→ TASK GOAL
The entries need to be copied exactly as they stand, images left out.

→ SUPPLIED DATA
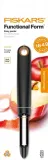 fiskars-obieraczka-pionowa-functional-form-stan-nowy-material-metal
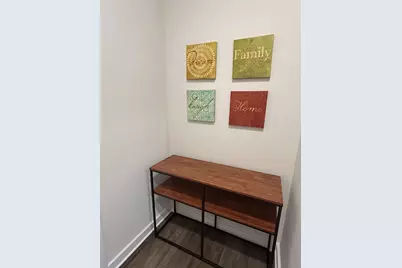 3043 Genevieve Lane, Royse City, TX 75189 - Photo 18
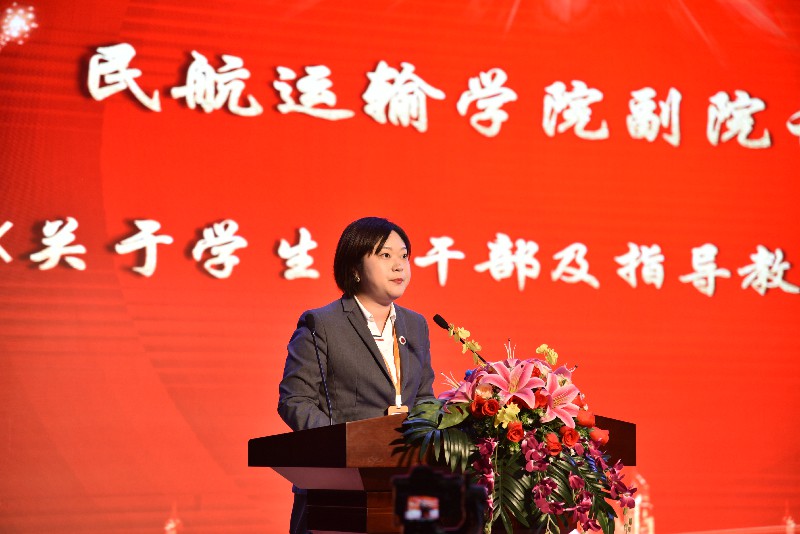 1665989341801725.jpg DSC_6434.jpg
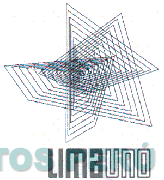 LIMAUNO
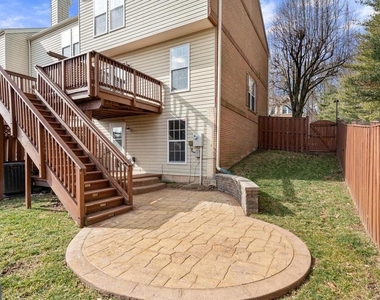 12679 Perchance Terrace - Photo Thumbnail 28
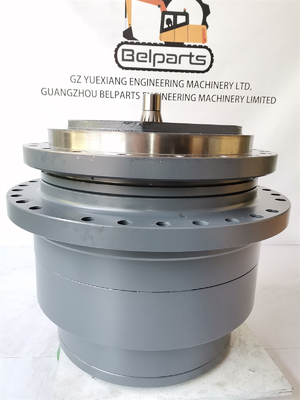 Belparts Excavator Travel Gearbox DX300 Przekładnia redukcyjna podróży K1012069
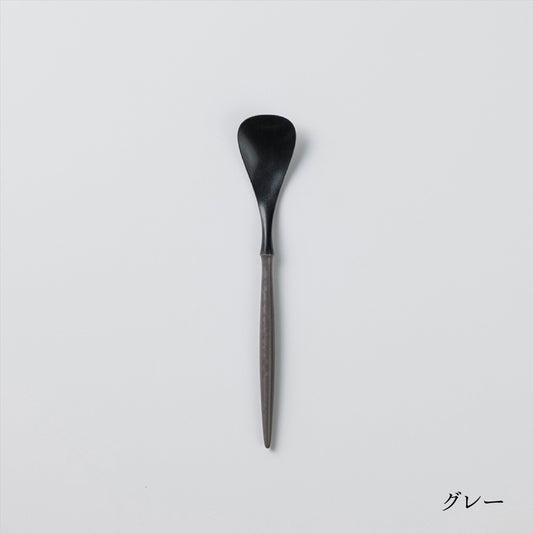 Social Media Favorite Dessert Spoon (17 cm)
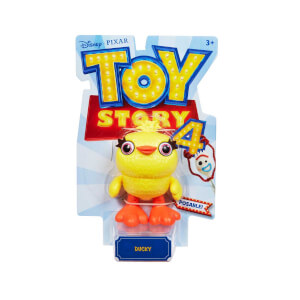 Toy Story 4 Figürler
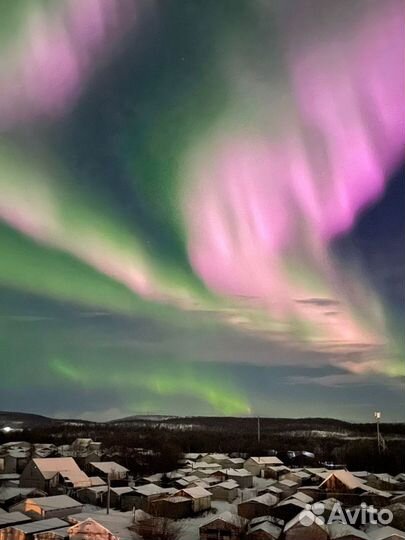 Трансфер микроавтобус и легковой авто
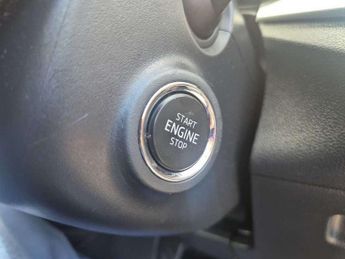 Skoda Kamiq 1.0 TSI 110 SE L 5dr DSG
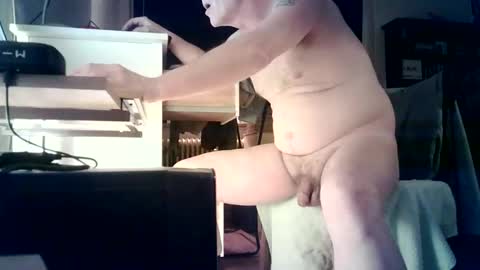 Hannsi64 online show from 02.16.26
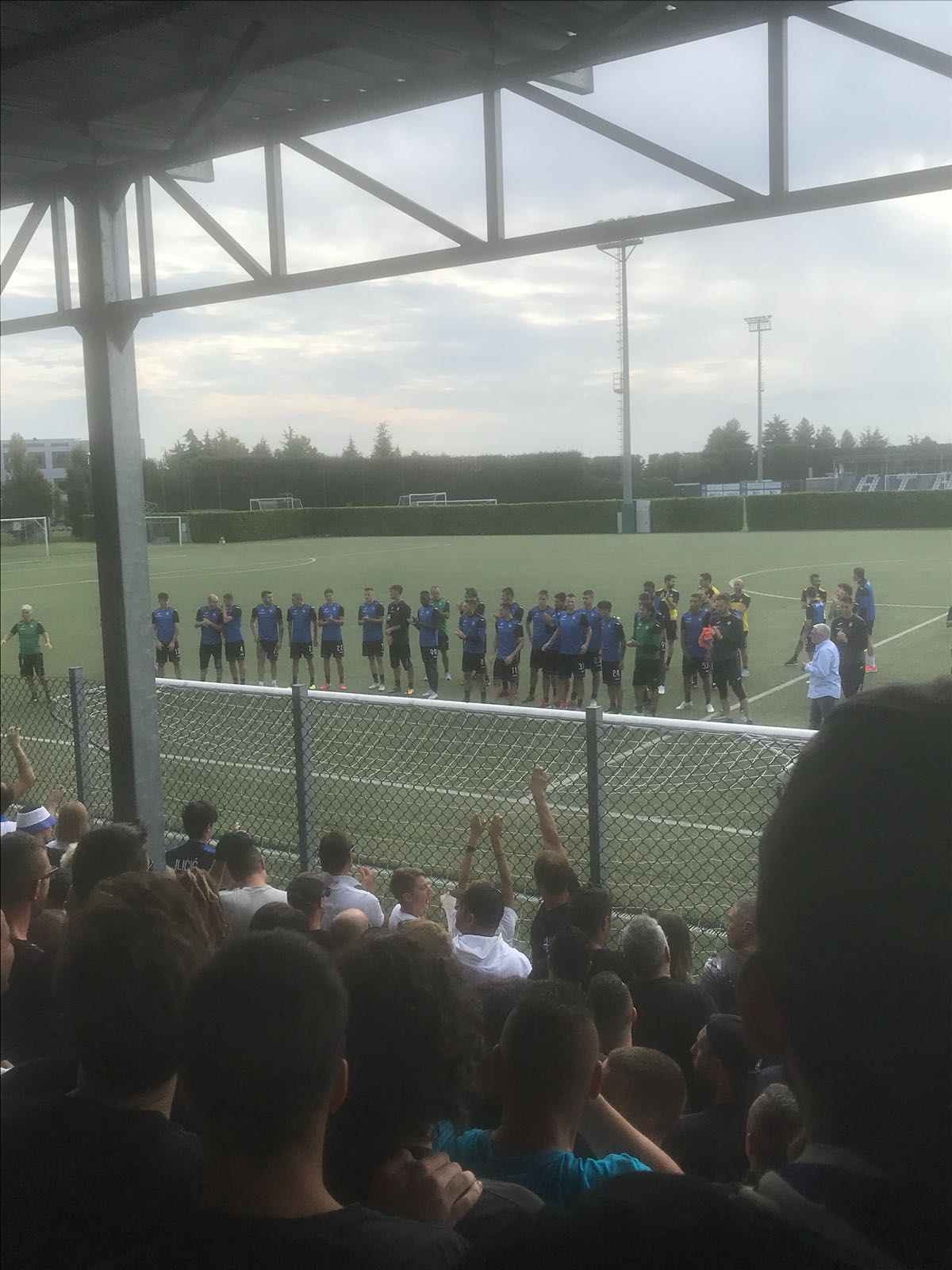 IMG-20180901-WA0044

→ ANSWER TO THE PROBLEM
 fiskars-obieraczka-pionowa-functional-form-stan-nowy-material-metal
 3043 Genevieve Lane, Royse City, TX 75189 - Photo 18
 1665989341801725.jpg DSC_6434.jpg
 LIMAUNO
 12679 Perchance Terrace - Photo Thumbnail 28
 Belparts Excavator Travel Gearbox DX300 Przekładnia redukcyjna podróży K1012069
 Social Media Favorite Dessert Spoon (17 cm)
 Toy Story 4 Figürler
 Трансфер микроавтобус и легковой авто
 Skoda Kamiq 1.0 TSI 110 SE L 5dr DSG
 Hannsi64 online show from 02.16.26
 IMG-20180901-WA0044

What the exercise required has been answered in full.